Worse yet, Goleman points out that even the pro-active consumers among us – the ones who go out in search of green and organic products – are buying items blind to their questionably green status. According to Goleman, just because it looks green and it says green, that doesn’t mean it is green—especially if the company making the green (profit) off of the product is the one who says it’s green. It’s an ugly game of he-said-she-said, and all that back and forth is making me a little green.

In the book, the Guru does what he does best: raises our understanding of the issue and calls on us to become empowered, literate, pro-active consumers who recognize the true nature of what is green.

In Goleman’s world, once this newly empowered army of ecologically savvy consumers rises up against the wheels of big industry demanding truly ecologically sound products, companies will be forced to restructure their manufacturing processes and put only USDA certified green products on the market.

But I’m not buying it – no, not the green product; maybe, I’ll buy that—but I’m not buying Goleman’s theory.

Feel free to disagree, I welcome the discourse, but I don’t think that as I become more literate about green products and their manufacturers my purchase behaviors will change. Sure, I desire a healthy world for the generations to come, and I’d like to do my part to help that happen. But it’s simpler than that: I have a bottom line, too.  When my time comes in line at the grocery store, I only have a certain amount of change in my pocket – and that change will determine what I am able to purchase. Much like your neighborhood grocery, if you’ll visit peapod.com, you’ll see a head of nonorganic broccoli at .99¢, versus a head of organic broccoli at $2.99. I’d rather take the value and keep the change.

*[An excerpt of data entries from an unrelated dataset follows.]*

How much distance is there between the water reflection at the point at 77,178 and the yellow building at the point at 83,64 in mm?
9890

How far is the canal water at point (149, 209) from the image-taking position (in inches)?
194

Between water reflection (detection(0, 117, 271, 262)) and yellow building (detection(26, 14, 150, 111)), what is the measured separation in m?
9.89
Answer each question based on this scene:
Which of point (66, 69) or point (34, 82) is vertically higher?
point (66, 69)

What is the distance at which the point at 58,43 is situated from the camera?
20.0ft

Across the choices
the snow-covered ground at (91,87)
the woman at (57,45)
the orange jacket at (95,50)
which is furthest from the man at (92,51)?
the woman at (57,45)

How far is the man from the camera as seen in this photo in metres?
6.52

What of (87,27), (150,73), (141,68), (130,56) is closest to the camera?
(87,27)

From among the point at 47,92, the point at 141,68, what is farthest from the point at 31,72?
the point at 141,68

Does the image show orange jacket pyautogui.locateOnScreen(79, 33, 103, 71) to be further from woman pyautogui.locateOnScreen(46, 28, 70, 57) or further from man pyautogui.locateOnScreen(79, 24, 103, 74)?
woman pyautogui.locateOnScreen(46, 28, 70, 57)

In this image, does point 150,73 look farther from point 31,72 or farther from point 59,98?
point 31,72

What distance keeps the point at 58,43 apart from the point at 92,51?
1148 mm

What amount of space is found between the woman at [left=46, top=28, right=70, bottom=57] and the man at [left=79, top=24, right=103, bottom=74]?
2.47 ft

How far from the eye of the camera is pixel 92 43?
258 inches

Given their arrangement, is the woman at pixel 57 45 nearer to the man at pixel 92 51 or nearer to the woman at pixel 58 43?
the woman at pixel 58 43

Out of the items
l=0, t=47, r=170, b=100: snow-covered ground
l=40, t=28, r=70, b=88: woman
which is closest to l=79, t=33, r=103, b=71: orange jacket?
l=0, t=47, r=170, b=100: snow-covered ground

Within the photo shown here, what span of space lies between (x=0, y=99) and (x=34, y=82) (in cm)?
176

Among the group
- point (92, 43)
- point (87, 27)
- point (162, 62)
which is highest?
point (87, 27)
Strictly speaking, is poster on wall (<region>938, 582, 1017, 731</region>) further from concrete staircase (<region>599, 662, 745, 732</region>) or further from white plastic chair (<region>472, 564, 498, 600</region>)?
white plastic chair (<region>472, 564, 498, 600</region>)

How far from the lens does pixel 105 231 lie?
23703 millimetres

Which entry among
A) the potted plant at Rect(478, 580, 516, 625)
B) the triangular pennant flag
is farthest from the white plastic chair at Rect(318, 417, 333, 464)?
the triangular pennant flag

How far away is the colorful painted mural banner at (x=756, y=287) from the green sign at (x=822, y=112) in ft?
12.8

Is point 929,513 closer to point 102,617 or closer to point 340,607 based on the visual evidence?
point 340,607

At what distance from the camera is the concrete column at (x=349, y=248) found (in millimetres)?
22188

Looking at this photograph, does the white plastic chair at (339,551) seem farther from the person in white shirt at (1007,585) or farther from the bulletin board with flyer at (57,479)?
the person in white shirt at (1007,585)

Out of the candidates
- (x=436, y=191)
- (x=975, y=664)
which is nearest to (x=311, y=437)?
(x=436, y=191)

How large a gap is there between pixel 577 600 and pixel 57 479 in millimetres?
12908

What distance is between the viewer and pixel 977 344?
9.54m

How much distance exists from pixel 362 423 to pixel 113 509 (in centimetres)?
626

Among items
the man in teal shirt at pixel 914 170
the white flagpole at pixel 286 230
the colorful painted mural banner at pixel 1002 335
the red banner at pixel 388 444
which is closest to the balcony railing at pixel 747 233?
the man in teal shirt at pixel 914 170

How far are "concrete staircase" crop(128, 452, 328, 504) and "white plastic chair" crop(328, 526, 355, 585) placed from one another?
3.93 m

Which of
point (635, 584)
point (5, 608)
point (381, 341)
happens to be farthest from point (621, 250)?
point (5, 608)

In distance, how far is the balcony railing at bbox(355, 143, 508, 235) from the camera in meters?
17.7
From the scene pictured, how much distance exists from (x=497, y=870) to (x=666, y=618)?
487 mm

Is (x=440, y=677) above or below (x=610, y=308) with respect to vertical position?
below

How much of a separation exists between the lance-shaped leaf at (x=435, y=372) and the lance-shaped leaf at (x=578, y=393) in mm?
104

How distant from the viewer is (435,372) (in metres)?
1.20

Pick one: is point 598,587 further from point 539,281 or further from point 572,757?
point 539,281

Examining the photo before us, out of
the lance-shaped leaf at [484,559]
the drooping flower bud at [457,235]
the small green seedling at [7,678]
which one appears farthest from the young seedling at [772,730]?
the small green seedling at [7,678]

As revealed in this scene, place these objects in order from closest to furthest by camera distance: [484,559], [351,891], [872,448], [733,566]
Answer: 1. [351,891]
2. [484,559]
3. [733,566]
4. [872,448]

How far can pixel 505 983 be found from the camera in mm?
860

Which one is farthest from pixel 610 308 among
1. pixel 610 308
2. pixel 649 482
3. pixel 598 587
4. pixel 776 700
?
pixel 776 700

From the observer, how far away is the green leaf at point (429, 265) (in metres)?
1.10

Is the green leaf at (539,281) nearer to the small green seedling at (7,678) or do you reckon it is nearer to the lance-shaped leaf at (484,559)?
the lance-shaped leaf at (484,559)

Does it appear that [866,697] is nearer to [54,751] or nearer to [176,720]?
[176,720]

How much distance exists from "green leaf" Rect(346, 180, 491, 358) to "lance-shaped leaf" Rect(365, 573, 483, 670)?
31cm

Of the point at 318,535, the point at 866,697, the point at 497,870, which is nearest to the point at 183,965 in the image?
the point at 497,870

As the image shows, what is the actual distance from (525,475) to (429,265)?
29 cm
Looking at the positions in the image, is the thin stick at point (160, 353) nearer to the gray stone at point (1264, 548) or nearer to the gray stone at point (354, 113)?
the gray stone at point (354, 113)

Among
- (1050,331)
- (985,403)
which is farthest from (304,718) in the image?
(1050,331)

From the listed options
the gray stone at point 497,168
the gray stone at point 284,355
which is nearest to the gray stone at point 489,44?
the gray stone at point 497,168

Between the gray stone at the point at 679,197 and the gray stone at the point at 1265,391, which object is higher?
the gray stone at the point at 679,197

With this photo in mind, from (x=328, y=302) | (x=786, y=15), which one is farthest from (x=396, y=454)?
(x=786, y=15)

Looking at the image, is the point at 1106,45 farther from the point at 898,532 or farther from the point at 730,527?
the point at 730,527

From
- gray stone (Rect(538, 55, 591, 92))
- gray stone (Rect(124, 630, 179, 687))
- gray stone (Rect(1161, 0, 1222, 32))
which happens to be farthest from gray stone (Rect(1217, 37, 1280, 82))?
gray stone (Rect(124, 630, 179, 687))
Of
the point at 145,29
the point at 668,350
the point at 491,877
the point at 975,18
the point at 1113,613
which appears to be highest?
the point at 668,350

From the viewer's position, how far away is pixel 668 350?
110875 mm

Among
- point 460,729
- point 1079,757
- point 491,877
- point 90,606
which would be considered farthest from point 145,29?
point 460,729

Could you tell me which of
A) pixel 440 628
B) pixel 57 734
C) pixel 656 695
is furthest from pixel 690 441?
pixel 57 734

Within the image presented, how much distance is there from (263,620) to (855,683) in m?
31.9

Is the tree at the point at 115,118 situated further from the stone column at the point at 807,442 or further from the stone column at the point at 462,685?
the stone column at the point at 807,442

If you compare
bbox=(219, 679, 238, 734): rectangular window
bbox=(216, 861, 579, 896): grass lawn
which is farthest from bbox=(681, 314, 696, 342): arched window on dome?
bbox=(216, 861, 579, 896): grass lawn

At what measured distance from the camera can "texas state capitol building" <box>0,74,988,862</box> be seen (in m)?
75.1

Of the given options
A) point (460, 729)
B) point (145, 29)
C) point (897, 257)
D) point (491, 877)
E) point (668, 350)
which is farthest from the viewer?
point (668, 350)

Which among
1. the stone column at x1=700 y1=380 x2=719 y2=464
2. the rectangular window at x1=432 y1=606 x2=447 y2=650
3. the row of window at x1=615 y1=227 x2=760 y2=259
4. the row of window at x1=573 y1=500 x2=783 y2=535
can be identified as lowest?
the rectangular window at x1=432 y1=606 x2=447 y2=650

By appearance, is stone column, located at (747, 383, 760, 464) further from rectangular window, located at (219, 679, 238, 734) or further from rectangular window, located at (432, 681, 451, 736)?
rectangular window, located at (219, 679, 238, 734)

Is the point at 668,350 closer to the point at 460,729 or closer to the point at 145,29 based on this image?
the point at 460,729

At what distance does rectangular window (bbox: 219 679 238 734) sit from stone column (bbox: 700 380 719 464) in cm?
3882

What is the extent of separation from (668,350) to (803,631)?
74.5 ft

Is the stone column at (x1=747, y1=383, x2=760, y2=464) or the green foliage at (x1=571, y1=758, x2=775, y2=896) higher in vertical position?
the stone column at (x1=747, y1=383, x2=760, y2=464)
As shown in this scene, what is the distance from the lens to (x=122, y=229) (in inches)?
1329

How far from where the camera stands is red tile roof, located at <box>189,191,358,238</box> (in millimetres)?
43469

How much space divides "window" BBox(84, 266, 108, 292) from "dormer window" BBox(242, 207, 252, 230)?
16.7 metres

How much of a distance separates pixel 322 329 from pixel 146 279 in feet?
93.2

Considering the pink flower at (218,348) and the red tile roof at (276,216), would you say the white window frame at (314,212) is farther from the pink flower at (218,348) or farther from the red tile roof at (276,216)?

Goleman isn’t the only one talking green; the movement has garnered attention from consumers and vendors alike. As the pocket of consumers who appreciated green products grew, green marketing certainly gained ground as an “innovative” strategy to produce gains for a brand. But in a recession where cost is king, how can a brand benefit from green marketing?

I’ve never put much stock in the capability of green product marketing to produce actual financial gains for a company. As an example, Business.gov offers green marketing tips and strategies to help your company “add green claims to your products that enhance brand image” and help garner a larger purchase audience –one which includes those eco-savvy elite who can afford the pay the difference.

Yes, elite. With hybrid vehicles driven by celebrities and the rise in specialty grocers offering gourmet eco-friendly eats, it’s easy to see how “going green” is an image thing. You’d like to be seeing buying the right product, the one that says “I care,” but when there isn’t an audience, would you still buy it for yourself?

I read Daniel Goleman’s “Emotional Intelligence,” as part of course curriculum in school.  In that book, he told me what being smart really meant.  Perhaps with that literacy, I’ll call out the green issue from a removed perspective: will going green actually increase brand success, if consumers can’t discern the messages? And why should companies invest in green marketing strategies if consumers can’t afford to care?

Goleman points out that our better world will come when doing what’s right for the environment becomes synonymous with doing what’s right for a company’s bottom line. Already it seems, the bottom line isn’t everything. B corporations have emerged with a Declaration of Interdependence, a mission to “use the power of private enterprise to create public benefit.” Though still a newborn movement, I believe that with their help, what little altruism I have  left in me can jump on board –as long as “going green” will keep the “green” in my wallet.